Class: ElasticGraph::GraphQL::DatastoreSearchRouter

Inherits:

Object

Object
ElasticGraph::GraphQL::DatastoreSearchRouter

show all

Defined in:: lib/elastic_graph/graphql/datastore_search_router.rb

Overview

Responsible for routing datastore search requests to the appropriate cluster and index.

Instance Method Summary collapse

#initialize(datastore_clients_by_name:, logger:, monotonic_clock:, config:) ⇒ DatastoreSearchRouter constructor

A new instance of DatastoreSearchRouter.
#msearch(queries, query_tracker: QueryDetailsTracker.empty) ⇒ Object

Sends the datastore a multi-search request based on the given queries.

Constructor Details

#initialize(datastore_clients_by_name:, logger:, monotonic_clock:, config:) ⇒ `DatastoreSearchRouter`

Returns a new instance of DatastoreSearchRouter.

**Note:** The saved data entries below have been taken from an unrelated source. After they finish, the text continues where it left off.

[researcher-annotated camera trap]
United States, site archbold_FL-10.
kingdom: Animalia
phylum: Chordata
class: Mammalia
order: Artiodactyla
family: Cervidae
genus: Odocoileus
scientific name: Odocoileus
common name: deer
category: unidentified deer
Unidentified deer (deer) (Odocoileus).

# File 'lib/elastic_graph/graphql/datastore_search_router.rb', line 19

def initialize(
  datastore_clients_by_name:,
  logger:,
  monotonic_clock:,
  config:
)
  @datastore_clients_by_name = datastore_clients_by_name
  @logger = logger
  @monotonic_clock = monotonic_clock
  @config = config
end

Instance Method Details

#msearch(queries, query_tracker: QueryDetailsTracker.empty) ⇒ `Object`

Sends the datastore a multi-search request based on the given queries. Returns a hash of responses keyed by the query.

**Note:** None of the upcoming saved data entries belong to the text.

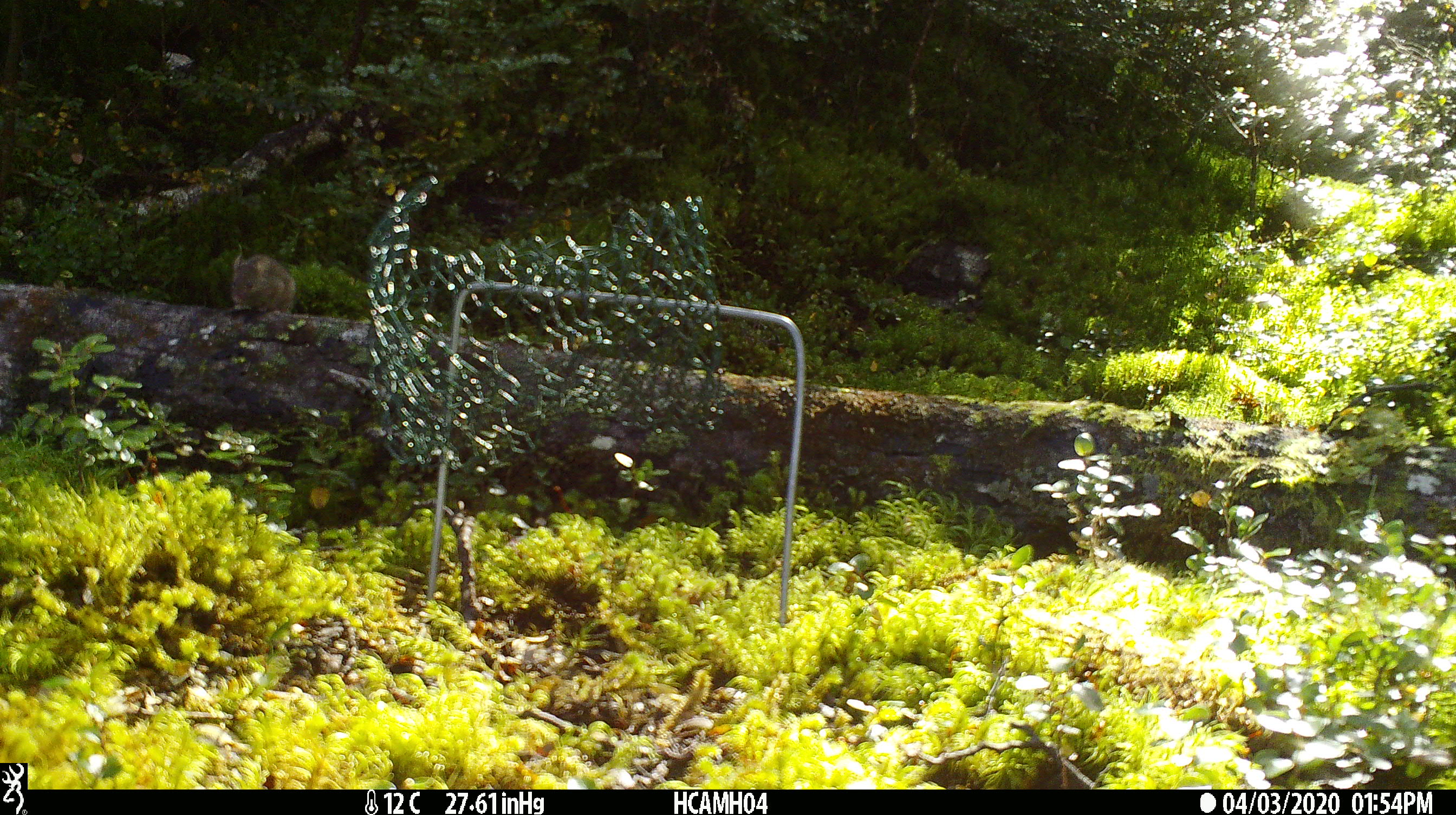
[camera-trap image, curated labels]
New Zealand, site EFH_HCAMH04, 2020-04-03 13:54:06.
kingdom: Animalia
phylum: Chordata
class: Mammalia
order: Rodentia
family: Muridae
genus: Mus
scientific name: Mus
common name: mouse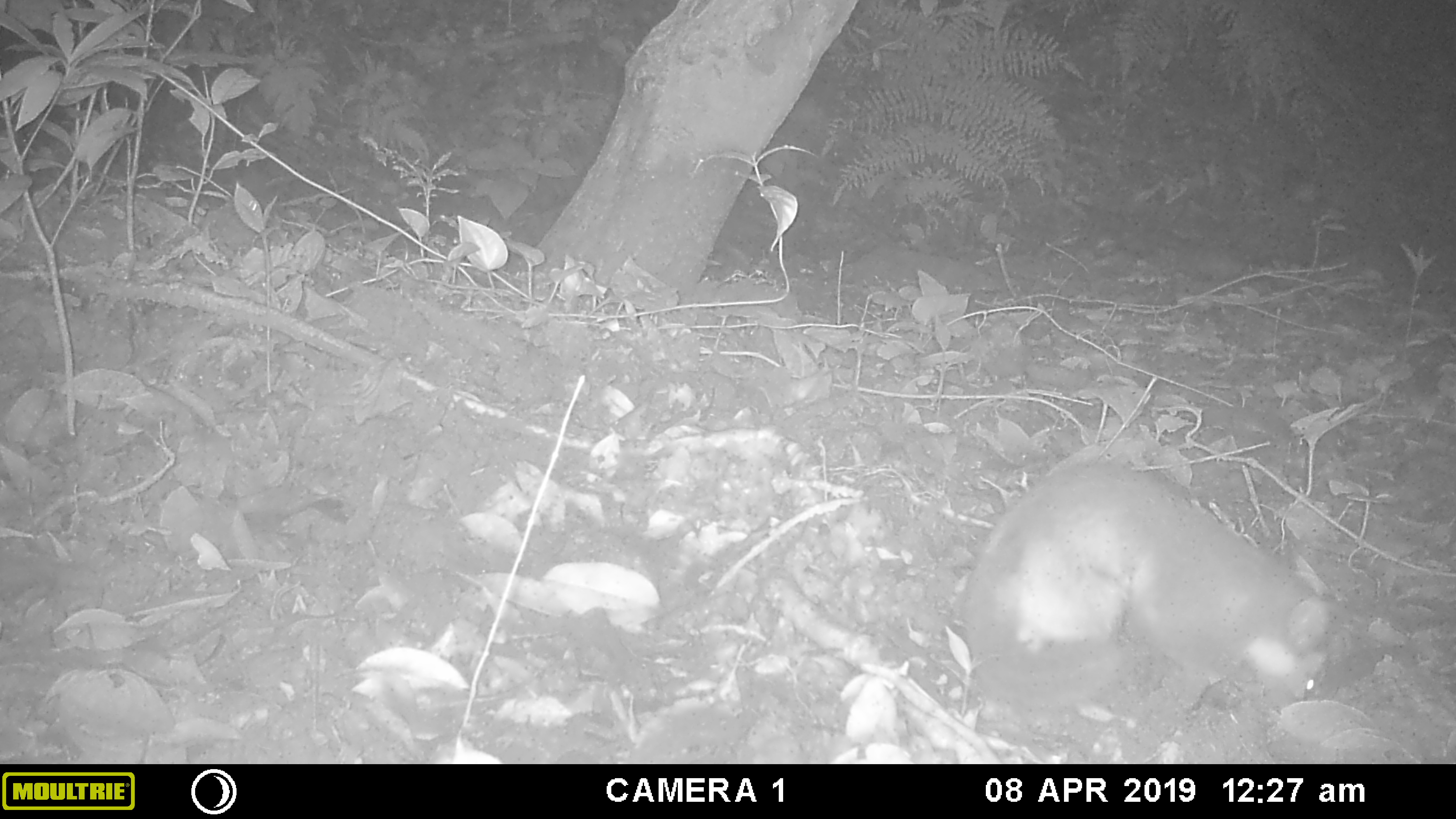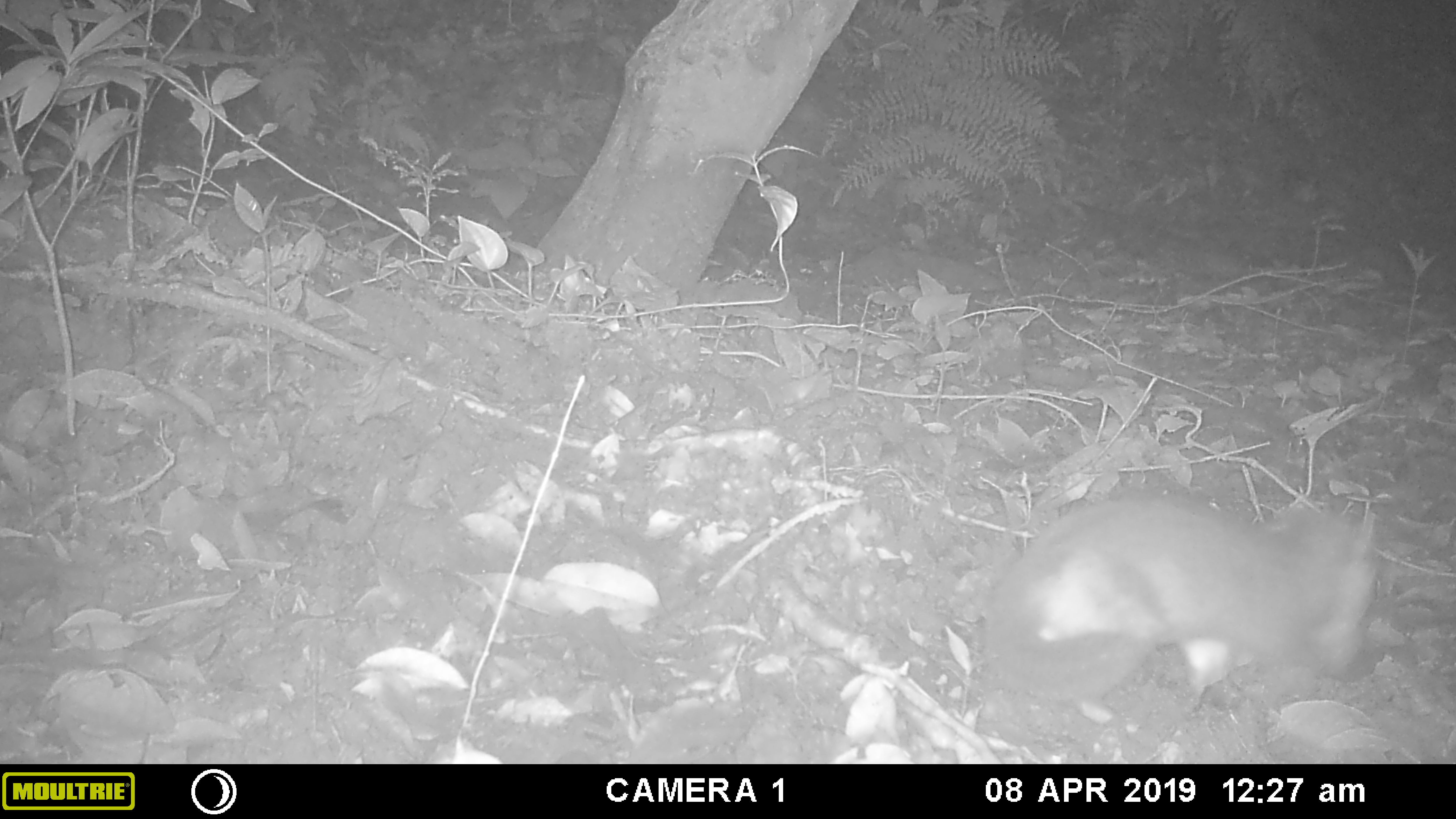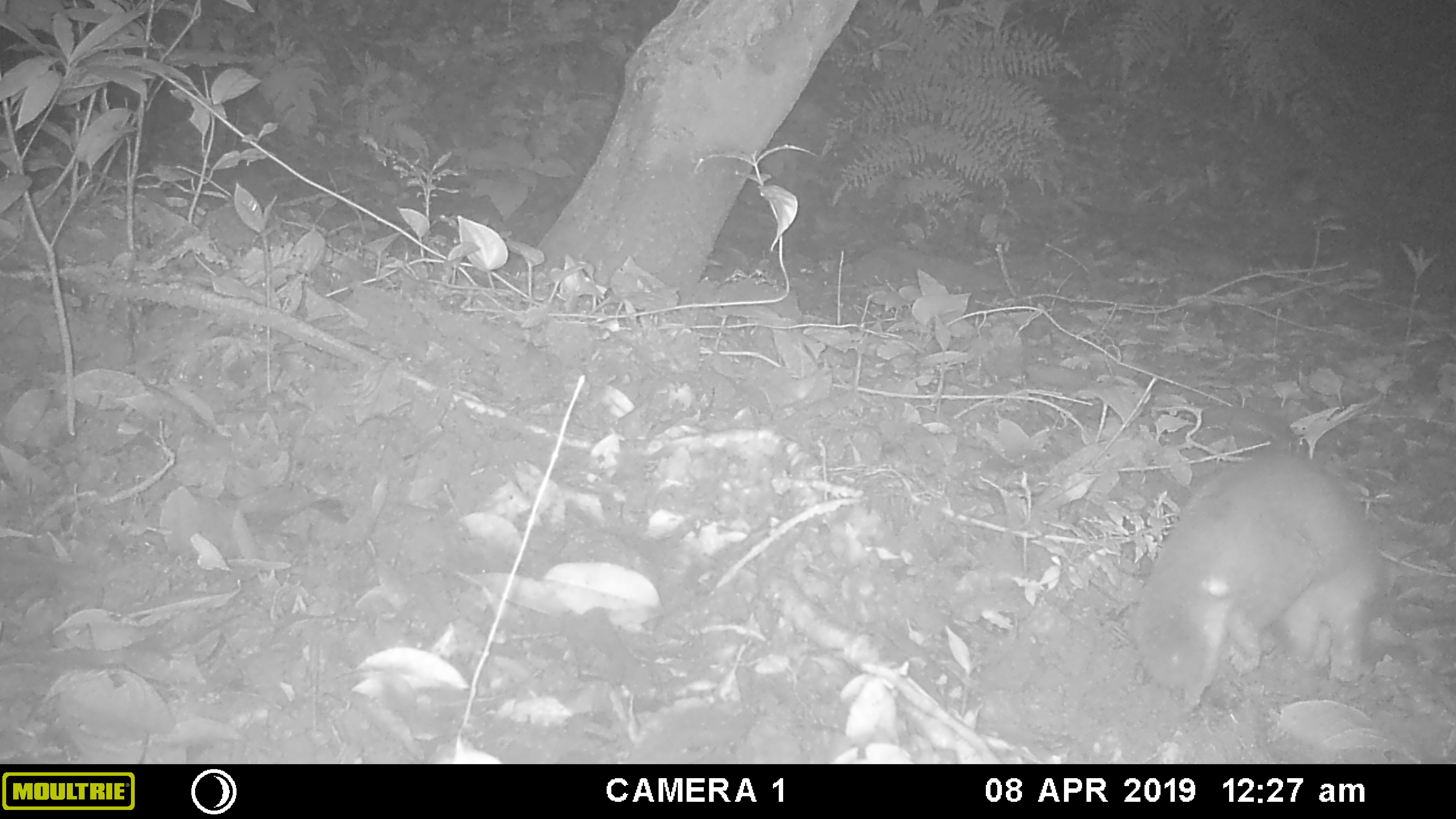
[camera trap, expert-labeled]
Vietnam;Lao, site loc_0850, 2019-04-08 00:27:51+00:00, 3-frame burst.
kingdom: Animalia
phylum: Chordata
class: Mammalia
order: Carnivora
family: Mustelidae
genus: Melogale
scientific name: Melogale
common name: ferret badger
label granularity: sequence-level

# File 'lib/elastic_graph/graphql/datastore_search_router.rb', line 33

def msearch(queries, query_tracker: QueryDetailsTracker.empty)
  DatastoreQuery.perform(queries) do |header_body_tuples_by_query|
    # Here we set a client-side timeout, which causes the client to give up and close the connection.
    # According to [1]--"We have a new way to cancel search requests efficiently from the client
    # in 7.4 (by closing the underlying http channel)"--this should cause the server to stop
    # executing the search, and more importantly, gives us a strictly enforced timeout.
    #
    # In addition, the datastore supports a `timeout` option on a search body, but this timeout is
    # "best effort", applies to each shard (and not to the overall search request), and only interrupts
    # certain kinds of operations. [2] and [3] below have more info.
    #
    # Note that I have not been able to observe this `timeout` on a search body ever working
    # as documented. In our test suite, none of the slow queries I have tried (both via
    # slow aggregation query and a slow script) have ever aborted early when that option is
    # set. In Kibana in production, @bsorbo observed it aborting a `search` request early
    # (but not necessarily an `msearch` request...), but even then, the response said `timed_out: false`!
    # Other people ([4]) have reported observing timeout having no effect on msearch requests.
    #
    # So, the client-side timeout is the main one we want here, and for now we are not using the
    # datastore search `timeout` option at all.
    #
    # For more info, see:
    #
    # [1] https://github.com/elastic/elasticsearch/issues/47716
    # [2] https://github.com/elastic/elasticsearch/pull/51858
    # [3] https://www.elastic.co/guide/en/elasticsearch/guide/current/_search_options.html#_timeout_2
    # [4] https://discuss.elastic.co/t/timeouts-ignored-in-multisearch/23673

    # Unfortunately, the Elasticsearch/OpenSearch clients don't support setting a per-request client-side timeout,
    # even though Faraday (the underlying HTTP client) does. To work around this, we pass our desired
    # timeout in a specific header that the `SupportTimeouts` Faraday middleware will use.
    headers = {TIMEOUT_MS_HEADER => msearch_request_timeout_from(queries)}.compact

    queries_and_header_body_tuples_by_datastore_client = header_body_tuples_by_query.group_by do |(query, header_body_tuples)|
      @datastore_clients_by_name.fetch(query.cluster_name)
    end

    datastore_query_started_at = @monotonic_clock.now_in_ms

    server_took_and_results = Support::Threading.parallel_map(queries_and_header_body_tuples_by_datastore_client) do |datastore_client, query_and_header_body_tuples_for_cluster|
      queries_for_cluster, header_body_tuples = query_and_header_body_tuples_for_cluster.transpose
      msearch_body = header_body_tuples.flatten(1)
      response = datastore_client.msearch(body: msearch_body, headers: headers)
      debug_query(query: msearch_body, response: response)
      ordered_responses = response.fetch("responses")
      [response["took"], queries_for_cluster.zip(ordered_responses)]
    end

    query_tracker.record_datastore_query_duration_ms(
      client: @monotonic_clock.now_in_ms - datastore_query_started_at,
      server: server_took_and_results.map(&:first).compact.max
    )

    server_took_and_results.flat_map(&:last).to_h.tap do |responses_by_query|
      log_shard_failure_if_necessary(responses_by_query)
      raise_search_failed_if_any_failures(responses_by_query)
    end
  end
end